Knox area third in state for high-paying advanced energy jobs, even more focus needed
“Advanced energy” is a part of many developing fields, but a new report says it’s time for it to come into its own in Tennessee.
It's already big in and around Knoxville, where Oak Ridge National Laboratory, the University of Tennessee and Tennessee Valley Authority help make this area third in the state for high-paying advanced energy jobs.
Advanced energy should become a “targeted industry cluster,” a focus for business recruitment and economic development, according to the report from the Howard Baker Jr. Center for Public Policy at UT. The report was sponsored by the Tennessee Advanced Energy Business Council.
UT's focus on advanced energy
Making advanced energy a targeted industry would include extra incentives, education, marketing, and encouragement of public/private partnerships, said Cortney Piper, vice president of TAEBC.
The Tennessee Department of Economic & Community Development spotlights key industries on its website already, she said. Those include a number of fields that already involve advanced energy, such as aerospace, automotive, chemicals, plastics, rubber, and energy technology in general.
“From a university standpoint, we’re very interested in further developing public-private partnerships,” said Stacey Patterson, vice president for research, outreach and economic development at UT.

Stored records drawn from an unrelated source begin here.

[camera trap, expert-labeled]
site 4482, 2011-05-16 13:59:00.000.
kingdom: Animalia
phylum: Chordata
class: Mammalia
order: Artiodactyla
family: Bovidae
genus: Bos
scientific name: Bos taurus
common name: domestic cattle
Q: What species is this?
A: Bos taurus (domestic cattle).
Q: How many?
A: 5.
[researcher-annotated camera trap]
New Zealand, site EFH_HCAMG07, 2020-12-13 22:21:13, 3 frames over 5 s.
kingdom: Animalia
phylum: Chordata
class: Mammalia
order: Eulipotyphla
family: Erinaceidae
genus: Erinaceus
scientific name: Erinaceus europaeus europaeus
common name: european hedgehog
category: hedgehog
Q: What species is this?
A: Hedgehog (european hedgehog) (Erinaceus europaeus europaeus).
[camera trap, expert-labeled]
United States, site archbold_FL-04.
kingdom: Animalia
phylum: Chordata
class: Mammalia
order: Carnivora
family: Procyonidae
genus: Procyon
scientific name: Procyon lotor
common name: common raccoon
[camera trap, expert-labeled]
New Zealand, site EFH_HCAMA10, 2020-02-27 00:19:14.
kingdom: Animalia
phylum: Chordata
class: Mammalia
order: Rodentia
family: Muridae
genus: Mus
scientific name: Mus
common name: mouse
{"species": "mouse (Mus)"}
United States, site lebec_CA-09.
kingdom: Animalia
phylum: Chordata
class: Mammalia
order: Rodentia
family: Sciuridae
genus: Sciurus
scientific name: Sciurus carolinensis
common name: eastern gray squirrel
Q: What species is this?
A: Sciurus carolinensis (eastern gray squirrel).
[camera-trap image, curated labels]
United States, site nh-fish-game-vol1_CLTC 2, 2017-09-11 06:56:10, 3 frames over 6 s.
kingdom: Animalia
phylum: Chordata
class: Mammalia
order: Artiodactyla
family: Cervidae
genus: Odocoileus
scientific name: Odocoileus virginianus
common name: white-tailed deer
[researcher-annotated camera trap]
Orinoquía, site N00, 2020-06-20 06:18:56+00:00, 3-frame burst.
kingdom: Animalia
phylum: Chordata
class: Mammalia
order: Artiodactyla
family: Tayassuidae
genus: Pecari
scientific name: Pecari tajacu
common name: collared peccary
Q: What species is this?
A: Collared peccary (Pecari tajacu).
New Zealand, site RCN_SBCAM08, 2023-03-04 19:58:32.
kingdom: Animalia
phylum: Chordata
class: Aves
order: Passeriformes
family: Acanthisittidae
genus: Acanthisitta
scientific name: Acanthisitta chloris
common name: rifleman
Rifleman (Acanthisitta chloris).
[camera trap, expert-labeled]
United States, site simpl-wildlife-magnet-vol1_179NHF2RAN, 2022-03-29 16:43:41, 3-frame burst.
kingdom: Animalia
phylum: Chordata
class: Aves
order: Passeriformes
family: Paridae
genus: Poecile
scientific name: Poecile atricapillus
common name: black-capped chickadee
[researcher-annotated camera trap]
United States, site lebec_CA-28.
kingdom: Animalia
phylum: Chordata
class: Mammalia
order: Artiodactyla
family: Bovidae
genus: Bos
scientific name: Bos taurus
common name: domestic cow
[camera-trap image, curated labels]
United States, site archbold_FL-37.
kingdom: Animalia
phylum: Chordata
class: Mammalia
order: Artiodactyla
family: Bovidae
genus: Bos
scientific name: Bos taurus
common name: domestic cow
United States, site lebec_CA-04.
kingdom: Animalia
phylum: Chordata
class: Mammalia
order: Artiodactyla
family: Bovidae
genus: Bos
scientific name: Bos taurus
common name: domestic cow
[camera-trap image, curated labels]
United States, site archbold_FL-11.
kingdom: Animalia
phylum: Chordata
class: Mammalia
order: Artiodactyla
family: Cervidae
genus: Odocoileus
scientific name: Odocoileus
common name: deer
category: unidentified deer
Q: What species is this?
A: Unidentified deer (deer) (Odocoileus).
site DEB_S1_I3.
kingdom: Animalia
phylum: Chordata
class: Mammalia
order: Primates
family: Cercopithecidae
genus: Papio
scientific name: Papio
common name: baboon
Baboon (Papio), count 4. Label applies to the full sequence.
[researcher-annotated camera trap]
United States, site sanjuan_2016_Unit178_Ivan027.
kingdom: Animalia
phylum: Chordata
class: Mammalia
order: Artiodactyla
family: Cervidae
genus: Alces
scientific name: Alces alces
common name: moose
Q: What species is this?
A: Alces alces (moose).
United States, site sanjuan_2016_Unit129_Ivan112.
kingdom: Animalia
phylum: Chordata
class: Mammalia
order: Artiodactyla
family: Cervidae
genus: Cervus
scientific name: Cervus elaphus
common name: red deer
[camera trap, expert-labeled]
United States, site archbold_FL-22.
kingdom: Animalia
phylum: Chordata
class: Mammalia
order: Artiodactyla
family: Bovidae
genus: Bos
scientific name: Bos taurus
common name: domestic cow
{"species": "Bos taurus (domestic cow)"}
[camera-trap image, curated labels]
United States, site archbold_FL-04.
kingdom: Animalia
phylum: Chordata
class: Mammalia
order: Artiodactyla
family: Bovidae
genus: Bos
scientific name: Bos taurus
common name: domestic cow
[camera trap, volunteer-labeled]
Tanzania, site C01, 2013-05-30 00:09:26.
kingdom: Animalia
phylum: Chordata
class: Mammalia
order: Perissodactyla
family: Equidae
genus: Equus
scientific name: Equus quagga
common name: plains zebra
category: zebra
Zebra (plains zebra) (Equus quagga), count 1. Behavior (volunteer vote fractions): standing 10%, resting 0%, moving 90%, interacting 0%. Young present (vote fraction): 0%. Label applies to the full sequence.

UT’s focus is on developing the next generation of researchers and innovators in rapidly-changing advanced energy industries, she said. That description is very broad.
“It can range from things like electricians to engineers,” Patterson said.
One key to that is IACME, the Institute for Advanced Composites Manufacturing and Innovation, which is a cooperative effort of the U.S. Department of Energy and UT. In its third year, IACME involves more than 125 private entities, which present researchers with industry problems in need of solution, Patterson said. Those industries include fuel-efficient vehicles, wind turbines and compressed gas storage, all of which may use composite materials.
The new report is a follow-up to a 2015 study, which was based on 2013 data. This one is based on U.S. Census Bureau data from 2016. Definitions changed somewhat in three years, but the advanced energy sector broadly covers utilities and construction, manufacturing, information, and professional, scientific and technical services.
What, exactly, is advanced energy?
“Any technology that makes energy cleaner, safer, more secure, and more efficient is considered advanced energy,” the report said. That includes electric and hybrid cars, lightweight composite materials in manufacturing, pollution controls, bio-energy, more efficient buildings and industrial processes, smart grids, wind, solar and nuclear technology.
Those industries increased dramatically in Tennessee in the report’s three-year span, growing faster than the state’s overall rate of adding jobs.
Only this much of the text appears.